Given the announcement on election eve that the coalition would reduce Australia's development assistance by $4½ billion, there is much less in the pot for future pledges. This is money to fund the vaccinations of the poorest children in the world, many in our Asian region. Late last year, the new government announced a reduction in funds to the Global Fund to Fight AIDS, Tuberculosis and Malaria. Last year, the Australian contribution to the global fund was at the historic high of $100 million. Instead of increasing our contribution to the expected $125 million per year, the new government reduced it to half that—around $67 million per year. The cut is despite countries on our doorstep continuing to battle against the three pandemics. This approach should not be taken in the case of GAVI. The government should shield this vital organisation from its cuts. GAVI is consistently one of the most top-performing development organisations in the world. In July 2013 the UK government ranked GAVI as the best value for money for UK aid, while in March 2012 the Australian government ranked GAVI as the strongest performing multilateral aid organisation.

In 2012, I travelled to Myanmar with GAVI and saw firsthand the organisation's tremendous work for mothers and their children. In Nay Pyi Taw, I attended the GAVI and Myanmar Ministry of Health launch ceremony for the pentavalent and measles second dose vaccines. With one injection, the pentavalent vaccine protects children against five deadly but preventable diseases: diphtheria, tetanus, whooping cough, hepatitis B and meningitis. The second dose measles campaign is to target those children who missed out during the first vaccination program earlier this year.

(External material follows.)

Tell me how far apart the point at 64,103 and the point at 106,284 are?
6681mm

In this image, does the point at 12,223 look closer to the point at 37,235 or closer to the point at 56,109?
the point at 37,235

The Ministry of Health and GAVI use public launches to highlight the benefits of vaccinations and gain significant promotion across the country. It was heartening at this launch to meet parents and their children who had travelled from the regions surrounding Nay Pyi Taw to get their children vaccinated. I found a six-month-old set of twins waiting for their vaccinations with their mother. She knew from the information provided by GAVI and the Myanmar Ministry of Health about the effectiveness of vaccinations. No doubt, she would have known people who had suffered illness and mortality from the diseases being vaccinated against that day. She was taking her young children to receive their vaccines. Yes, she was lining up in the middle of a paddock, and the vaccines were being administered in a poorly resourced facility. But she knew that, with this vaccination, the chance of her young children contracting measles, whooping cough or one of the other preventable diseases was almost totally removed, and that vaccinating her children would reduce the prevalence of these diseases in her community, not only protecting her children but hopefully preventing other children from contracting a disease.

This story highlights the need for Australia to continue to invest, through our overseas development assistance program, in health system strengthening across the developing world. It highlights the need for Australia to properly finance GAVI. The poorest of the poor in our region depend on its work for a chance to beat diseases unheard of in our country for decades. I implore the new government to continue to increase Australia's contributions to the Global Alliance for Vaccines and Immunisation this year and each year into the future.